Fans around the world clamored online, and even in-person, over the past several weeks to enjoy the thrill of competition. From the Tour De France and EURO 2020 tournament in June to the recent Summer Olympic Games in Tokyo, fans were eager to cheer on their nations and make a little money in the process, too.
As fans placed their wagers on individual matches through online betting sites, Imperva Research Labs noticed a suspicious rise in bot activity on both sporting and betting sites, coinciding with these global sporting events. In addition to bot-driven comment spamming and content scraping, Imperva also monitored a rise in account takeover (ATO) attacks — designed to break into accounts and gain access to gamblers’ digital wallets — in the weeks leading up to and during these events.
EURO 2020 (11 June – 11 July 2021)
In the weeks leading up to the start of the EURO 2020 tournament in June, Imperva Research Labs monitored a 96% year-on-year increase in bot traffic on global sporting sites. In particular, UK gambling sites were heavily targeted by bot operators in the week before England and Scotland kicked off their respective campaigns. The days when the England national team played were particularly high risk, with account takeover (ATO) attacks – designed to break into accounts and obtain gamblers’ digital wallets – spiked by 2 or 3 times the daily average compared to other days during the tournament.
As a big betting nation, Australia also experiences these spikes around major sporting events including the AFL, NRL and the Melbourne Cup, according to Reinhart Hansen, Director of Technology, Office of the CTO at Imperva.
“The cyber criminals are targeting these events because of the monetary gain that can be had – whether it be stealing personal data for identity theft, or credit card information to conduct financial fraud. Gambling sites are a lucrative target for ATO attacks because user profiles often have financial information or even funds stored. Therefore, punters need to be extra vigilant when participating in online betting or gambling and practice good security like using strong passwords and using multi-factor authentication where possible.”

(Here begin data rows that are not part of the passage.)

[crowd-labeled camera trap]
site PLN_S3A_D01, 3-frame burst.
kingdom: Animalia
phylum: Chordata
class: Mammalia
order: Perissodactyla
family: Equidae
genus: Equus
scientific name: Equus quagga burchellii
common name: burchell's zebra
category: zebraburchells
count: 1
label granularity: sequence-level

Tour De France (26 June – 18 July 2021)
In June, bot activity on sporting and gambling sites spiked 52% as the race was scheduled to begin. Bot comment spammers were pervasive, with traffic increasing 62%. The spammers took advantage of the interest in the event to post comments in Russian about an array of topics including: adult sites, crypto, coupons/discounts, casino sites and loans and investment opportunities.
Tokyo 2020 Summer Olympics (23 July – 8 August 2021)

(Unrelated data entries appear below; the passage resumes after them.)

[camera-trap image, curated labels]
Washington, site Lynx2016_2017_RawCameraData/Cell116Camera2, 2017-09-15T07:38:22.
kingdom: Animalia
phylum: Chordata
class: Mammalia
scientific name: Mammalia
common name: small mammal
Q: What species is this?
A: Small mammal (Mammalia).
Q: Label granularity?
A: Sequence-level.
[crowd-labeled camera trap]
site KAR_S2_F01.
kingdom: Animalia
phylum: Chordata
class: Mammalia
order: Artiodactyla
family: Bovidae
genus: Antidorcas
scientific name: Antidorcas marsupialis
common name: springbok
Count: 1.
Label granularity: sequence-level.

During the first week of the Olympic Games, Imperva Research Labs monitored a significant spike in search engine impersonators. Incoming traffic to sporting sites saw an unusual 48% increase in Yahoo impersonators, 66% increase in Baidu impersonators and 88% increase in Google impersonators. As the Olympics rounded into week two of competition, the volume of browser impersonators grew by 103% above average. Bad bots typically masquerade as legitimate users by reporting their user agent as a web browser or mobile device to avoid being detected. The increase may be related to bots either crawling or scraping sites for real-time information.

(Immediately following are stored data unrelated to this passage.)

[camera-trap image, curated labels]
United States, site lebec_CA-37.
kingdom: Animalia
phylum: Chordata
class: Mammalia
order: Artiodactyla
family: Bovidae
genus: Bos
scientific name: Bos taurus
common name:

More alarming was the large increase in web traffic throughout Japan coming from IPs known to perform account takeover attacks before and during the first week of the Olympic Games. ATO attacks grew 43% the week prior to the start of the Olympic Games, and spiked 74% during the first week of competition.
Also during the Olympic Games, Imperva mitigated one of the largest DDoS attacks so far in 2021. The large layer 7 DDoS attack targeted services hosting online gambling sites in Asia. The attack lasted for 40 minutes and generated a massive throughput of 1.02 terabytes per second (Tbps) and 155 million packets per second (Mpps). In the days following this event, Imperva also mitigated a second sizable attack which peaked at a bandwidth of 858 Gbps and 225 million PPS. This time the attack was longer, lasting two hours and targeted a specific network prefix (/24 C-Class address) with the attack spanning the entire range of IPs.
“DDoS attacks are really just another form of bot-based attacks that are often associated with ransom demands from cyber criminal groups. The goal is to disrupt a business and hinder or prevent them from transacting online with their customers. Cyber criminal groups will usually demonstrate their DDoS ability by launching a small attack against a target that coincides with a ransom demand. If the target does not comply with the ransom demand, a larger more impactful attack usually follows, often totally disabling an organisation’s online presence,” Hansen said.
Looking ahead to the Brisbane 2032 Summer Olympics
“While it is impossible to predict what the cyber threat landscape will look like in 11 years, what we do know is that it will be a lucrative target for cyber criminals. There will be an array of opportunities for them to exploit – from scalping tickets with bots, to using ATOs to steal personal and financial information, to ransom based attacks,” Hansen said.
“Just think about the recent cyber-attack on Channel Nine that effectively took them off the air. That is a very real scenario and could potentially happen during the Olympics, which means massive loss of revenue through advertising and broadcast rights. Continuous global network infrastructure uplifts providing higher Internet network bandwidth and easier access to it, along with an increase in compute power at the disposal of cyber criminals will only fuel the already prevalent and increasing use of RDoS (ransom based DDoS attacks).”